Sometimes My Kids Eat Dog Food: The Dinnertime Shit Show

by ParentCo. September 21, 2016

Dinner time. The most God-awful couple hours of the day at our house. It's pure hell from the instant we walk in the door. The kids turn into little demons, and I lose complete control of my household, my children, and my patience.

This joyous time begins about 5:00 p.m. every single day. After a long commute home in bumper-to-bumper traffic, I pick up all the kids from childcare and head for home. On a typical drive home, I listen to them cry, fight, and hit each other because they're hungry, tired, hot, cold, gassy, angry, sad, bleeding, and whatever. As pleasant as all that sounds, the real fun begins when we arrive home.

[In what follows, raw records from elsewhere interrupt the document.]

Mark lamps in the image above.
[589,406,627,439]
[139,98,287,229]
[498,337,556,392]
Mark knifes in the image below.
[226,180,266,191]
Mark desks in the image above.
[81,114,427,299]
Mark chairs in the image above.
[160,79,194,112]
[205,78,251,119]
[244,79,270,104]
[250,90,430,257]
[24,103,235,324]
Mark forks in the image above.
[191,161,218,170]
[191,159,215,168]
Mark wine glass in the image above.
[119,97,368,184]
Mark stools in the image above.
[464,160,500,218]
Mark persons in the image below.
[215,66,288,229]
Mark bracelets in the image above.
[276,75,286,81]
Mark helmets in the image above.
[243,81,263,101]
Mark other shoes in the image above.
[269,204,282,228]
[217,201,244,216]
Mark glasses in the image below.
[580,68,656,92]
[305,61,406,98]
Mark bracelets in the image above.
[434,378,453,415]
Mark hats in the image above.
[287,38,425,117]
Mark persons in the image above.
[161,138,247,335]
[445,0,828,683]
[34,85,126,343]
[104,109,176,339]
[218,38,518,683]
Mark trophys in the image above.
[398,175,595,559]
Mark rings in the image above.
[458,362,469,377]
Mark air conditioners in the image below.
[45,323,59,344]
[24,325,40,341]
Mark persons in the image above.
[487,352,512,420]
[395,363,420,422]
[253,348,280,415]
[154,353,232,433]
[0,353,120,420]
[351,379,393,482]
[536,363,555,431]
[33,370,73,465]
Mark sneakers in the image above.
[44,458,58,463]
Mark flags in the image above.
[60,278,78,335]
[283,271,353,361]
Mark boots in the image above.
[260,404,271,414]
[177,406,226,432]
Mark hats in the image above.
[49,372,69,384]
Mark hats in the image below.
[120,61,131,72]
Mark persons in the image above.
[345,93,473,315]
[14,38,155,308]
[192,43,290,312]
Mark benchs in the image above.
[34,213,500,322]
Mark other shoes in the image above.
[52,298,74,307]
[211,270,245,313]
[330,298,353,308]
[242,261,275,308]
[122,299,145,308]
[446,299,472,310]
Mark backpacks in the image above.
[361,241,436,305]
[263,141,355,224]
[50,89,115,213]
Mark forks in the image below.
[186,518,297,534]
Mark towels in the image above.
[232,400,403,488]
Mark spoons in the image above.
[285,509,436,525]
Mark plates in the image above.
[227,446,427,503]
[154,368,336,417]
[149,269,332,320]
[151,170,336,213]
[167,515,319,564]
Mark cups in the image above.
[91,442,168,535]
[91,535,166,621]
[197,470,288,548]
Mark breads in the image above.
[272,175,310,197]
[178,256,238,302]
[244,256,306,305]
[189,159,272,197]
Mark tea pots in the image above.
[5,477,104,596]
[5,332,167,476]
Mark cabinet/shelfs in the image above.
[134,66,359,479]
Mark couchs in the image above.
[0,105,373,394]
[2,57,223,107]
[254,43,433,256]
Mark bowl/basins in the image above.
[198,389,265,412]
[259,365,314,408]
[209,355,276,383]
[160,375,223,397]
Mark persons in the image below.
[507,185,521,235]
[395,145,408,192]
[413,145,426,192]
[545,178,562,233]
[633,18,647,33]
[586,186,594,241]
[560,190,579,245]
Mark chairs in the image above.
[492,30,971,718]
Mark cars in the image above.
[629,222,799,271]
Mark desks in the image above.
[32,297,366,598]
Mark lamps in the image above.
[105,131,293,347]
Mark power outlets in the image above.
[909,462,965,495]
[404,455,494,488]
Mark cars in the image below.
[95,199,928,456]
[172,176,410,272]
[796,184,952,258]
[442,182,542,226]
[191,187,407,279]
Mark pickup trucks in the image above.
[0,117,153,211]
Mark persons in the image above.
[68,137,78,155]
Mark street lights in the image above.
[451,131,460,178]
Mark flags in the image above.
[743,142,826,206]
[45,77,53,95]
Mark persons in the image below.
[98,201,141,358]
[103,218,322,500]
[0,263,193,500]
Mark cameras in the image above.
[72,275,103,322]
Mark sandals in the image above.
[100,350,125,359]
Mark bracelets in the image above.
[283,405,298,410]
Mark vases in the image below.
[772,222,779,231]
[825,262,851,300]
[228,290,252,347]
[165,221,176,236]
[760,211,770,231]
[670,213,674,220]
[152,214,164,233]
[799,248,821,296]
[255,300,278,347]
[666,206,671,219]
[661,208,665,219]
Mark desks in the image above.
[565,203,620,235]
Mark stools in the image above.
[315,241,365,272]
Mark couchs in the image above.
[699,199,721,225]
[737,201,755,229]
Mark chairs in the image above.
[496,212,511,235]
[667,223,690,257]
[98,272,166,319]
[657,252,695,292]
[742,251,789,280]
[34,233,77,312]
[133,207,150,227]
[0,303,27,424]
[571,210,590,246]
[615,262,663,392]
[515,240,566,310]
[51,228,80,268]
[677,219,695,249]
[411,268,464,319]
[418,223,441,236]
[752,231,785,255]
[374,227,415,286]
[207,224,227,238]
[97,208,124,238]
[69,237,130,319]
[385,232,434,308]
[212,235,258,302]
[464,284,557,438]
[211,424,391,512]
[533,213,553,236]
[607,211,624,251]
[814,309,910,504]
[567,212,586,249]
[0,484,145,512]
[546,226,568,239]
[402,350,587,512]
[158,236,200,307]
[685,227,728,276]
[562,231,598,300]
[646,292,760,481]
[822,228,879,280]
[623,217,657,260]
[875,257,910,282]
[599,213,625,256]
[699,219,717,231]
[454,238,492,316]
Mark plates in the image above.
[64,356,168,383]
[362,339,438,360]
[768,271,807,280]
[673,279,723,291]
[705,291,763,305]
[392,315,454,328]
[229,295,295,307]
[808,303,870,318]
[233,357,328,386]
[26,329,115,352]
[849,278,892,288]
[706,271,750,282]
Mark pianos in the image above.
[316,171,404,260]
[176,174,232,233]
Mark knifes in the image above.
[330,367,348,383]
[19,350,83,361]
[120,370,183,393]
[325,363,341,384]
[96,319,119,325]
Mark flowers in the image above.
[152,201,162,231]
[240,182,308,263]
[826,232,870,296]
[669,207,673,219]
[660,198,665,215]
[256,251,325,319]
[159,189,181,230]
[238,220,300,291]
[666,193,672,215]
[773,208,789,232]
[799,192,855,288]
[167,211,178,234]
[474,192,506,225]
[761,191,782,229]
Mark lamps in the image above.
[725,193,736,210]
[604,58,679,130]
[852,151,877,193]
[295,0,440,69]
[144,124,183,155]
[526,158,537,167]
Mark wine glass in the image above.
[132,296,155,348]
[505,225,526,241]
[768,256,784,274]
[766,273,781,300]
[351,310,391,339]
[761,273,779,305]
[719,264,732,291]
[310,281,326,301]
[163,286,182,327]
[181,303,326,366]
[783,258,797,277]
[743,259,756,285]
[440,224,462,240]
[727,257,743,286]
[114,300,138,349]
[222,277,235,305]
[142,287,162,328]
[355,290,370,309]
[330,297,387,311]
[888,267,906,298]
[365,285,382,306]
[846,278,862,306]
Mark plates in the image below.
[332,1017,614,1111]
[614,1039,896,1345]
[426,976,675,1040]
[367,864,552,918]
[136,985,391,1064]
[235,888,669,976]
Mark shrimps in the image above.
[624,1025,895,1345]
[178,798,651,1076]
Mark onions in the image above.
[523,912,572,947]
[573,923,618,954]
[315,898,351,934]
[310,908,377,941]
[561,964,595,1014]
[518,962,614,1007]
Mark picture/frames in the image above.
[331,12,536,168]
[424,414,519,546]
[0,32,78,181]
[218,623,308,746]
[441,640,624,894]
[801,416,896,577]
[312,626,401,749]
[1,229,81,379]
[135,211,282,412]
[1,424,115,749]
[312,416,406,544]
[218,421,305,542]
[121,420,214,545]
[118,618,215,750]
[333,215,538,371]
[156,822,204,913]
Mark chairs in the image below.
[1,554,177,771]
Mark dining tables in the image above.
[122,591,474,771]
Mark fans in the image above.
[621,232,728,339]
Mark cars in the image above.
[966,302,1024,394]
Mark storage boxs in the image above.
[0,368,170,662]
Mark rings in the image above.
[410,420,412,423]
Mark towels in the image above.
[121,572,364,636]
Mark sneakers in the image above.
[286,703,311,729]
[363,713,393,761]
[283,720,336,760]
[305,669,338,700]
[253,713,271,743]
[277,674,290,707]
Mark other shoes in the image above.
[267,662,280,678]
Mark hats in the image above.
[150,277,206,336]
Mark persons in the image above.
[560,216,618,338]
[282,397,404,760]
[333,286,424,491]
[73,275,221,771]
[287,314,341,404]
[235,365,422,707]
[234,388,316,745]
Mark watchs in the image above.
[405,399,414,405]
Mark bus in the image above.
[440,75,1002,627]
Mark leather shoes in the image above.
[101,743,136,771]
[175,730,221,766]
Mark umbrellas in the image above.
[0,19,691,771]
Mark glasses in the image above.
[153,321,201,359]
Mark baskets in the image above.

As soon as the car enters the garage, they try to jump out before it even stops moving. It’s a race to see who can be the first one to the computer, or to the cat. The oldest sits in the third row and usually leaps over the middle row seat kicking one of his sisters in the head on the way out. My middle child is NOT good under pressure so instead of trying to beat him like she wants, she just freezes and convulses in her seat making this atrocious banshee-like scream-cry. No joke. It'll make your ears bleed. So immediately, I'm refereeing them while chasing the youngest as she bolts down the driveway saying “Get me!”

Once I wrangle them up and actually get into the house, the fights start again – about who is going to let the dog out of the kennel. This, apparently, is the most unspeakable request I could ever make. I must, as they claim, REALLY hate my kids for ever asking them to do this. Look, kids: this task takes two seconds. I’m not asking you to cut off your own arm. Just let the freaking dog out of the freaking kennel.

Within seconds, the ravenous vultures start consuming anything and everything in their line of sight. Their hunger-filled insanity has completely taken over their little bodies, and they devour goldfish, salami, candy, pickles, olives, cheese, frozen cheese, and dog food. Yes, two of my kids love dog food. They hide in the pantry and eat handfuls of it at every opportunity. At least it has protein, right?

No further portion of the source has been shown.